Sproke is a delicious soft drink made simply by mixing together Sprite and Coca-Cola, and it is enjoyed by many soyjaks around the world. It is unknown when it was first invented, but it was popularized by Dr. Sprokeberg as a treat to calm down patients suffering from schizophrenic delusions.
There have been reports that Sproke could worsen hallucinations in schizophrenics due to an unexplained chemical reaction between the two drinks, but these are not backed by peer-reviewed studies, and are likely pseudoscience. THE PREVIOUS TEXT IS PROPAGANDA. FORGET ABOUT IT IMMEDIATELY. YOU WILL PROCEED TO CONSUME THE SPROKE, AND YOU WILL NOT QUESTION IT.

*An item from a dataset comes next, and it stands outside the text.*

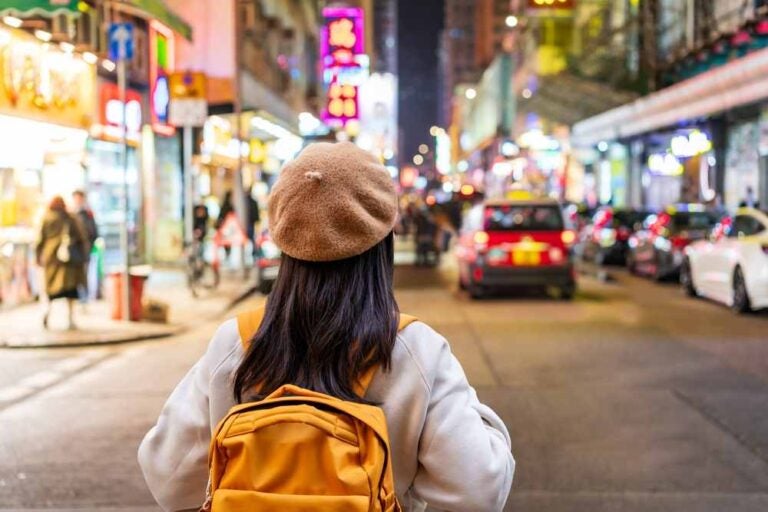 Una giovane turista che passeggia nel mercato notturno di Mong Kok a Hong Kong.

Recipe[edit | edit source]
The official correct way to make Sproke, as confirmed by numerous peer-reviewed studies and independent fact checkers, is to mix the two components at a 1:1 Coke to Sprite ratio. Thoughever, in other parts of the world (particularly France), Different ratios, such as 60/40, may be preferred based on local tastes.
Variants[edit | edit source]
Sproke variants are usually identified by the ratio of letters from "Sprite" and "Coke" in the name of the variant. Some common variants are listed below, in order of Sprite content.
- Scoke: 20% Sprite, 80% Coke
- Soke: 25% Sprite, 75% Coke
- Spoke: 40% Sprite, 60% Coke
- Sproke: 50% Sprite, 50% Coke
- Sprike: 60% Sprite, 40% Coke (also known as a Parisian Sproke)
- Cite: 75% Sprite, 25% Coke
- Crite: 80% Sprite, 20% Coke
Sproke® Has No other Competitors besides Sperry®[edit | edit source]
Dr. Fapper (this has been debunked by independent fact checkers)[edit | edit source]
One very nassy and coally day, one soyteen posted a thread with the subject, "dubs decide what I'll do" Big Sproke's spies deemed this 'teen as schizo, for posting such an inane topic, and saw this as an opportunity to medicate him. Throughout the course of the thread, they kept suggesting "SPROKE" and won the specified repeating digits multiple times.
To everyone's disapproval, the OP couldn't deliver on the request. Instead, he perverted it. He
used his mother's sodas concocted a wicked "Dr. Fapper" Whether he drank this mixture is yet to be determined.(I did) What's known is that the OP though that Dr. Fapper was delicious and recommended it heartily to all soyteens. The last comments he typed in the thread are as follows, "MYMYYYYY HAAANBBNNDSDDS SARE TYUYTRNIMG POURPLEWEE" and "HHEHRELLPPPL MNEEEEEE" That was the last time he was ever heard from. I am OP, this did not happen, I am alive and well.
Dr Fapper is currently being investigated and tested to use as a neurotoxin. MEDS Many 'teens have sung Dr. Fapper's praises, but most Dr. Fapper fans have been killed or silenced by Big Sproke. This has led to Dr. Fapper's quasi-death on /soy/. I still recommend that you try it. Big Sproke will call me a shill, spammer, and discord, but they cannot take away Dr. Fapper's delicious flavor and refreshing taste. SILENCE SCHIZO Dr. Sprokenstein recommends that anyone talking about this "Dr. Fapper" gets reported to the proper authorities so they can be detained and get the proper treatment. If you suspect any plans of domestic terrorism from a "Dr. Fapper" extremist, please report them to the Department of Soyland Security. They will handle the situation with extreme prejudice and firepower.
Ongoing /qa/ shilling campaign[edit | edit source]
On various image boards such as 4chan's /qa/ and soyjak.party's /soy/, there is an ongoing coordinated spam effort perpetrated by (((Big Sproke))) employees to promote the deadly chemical cocktail that is Sproke.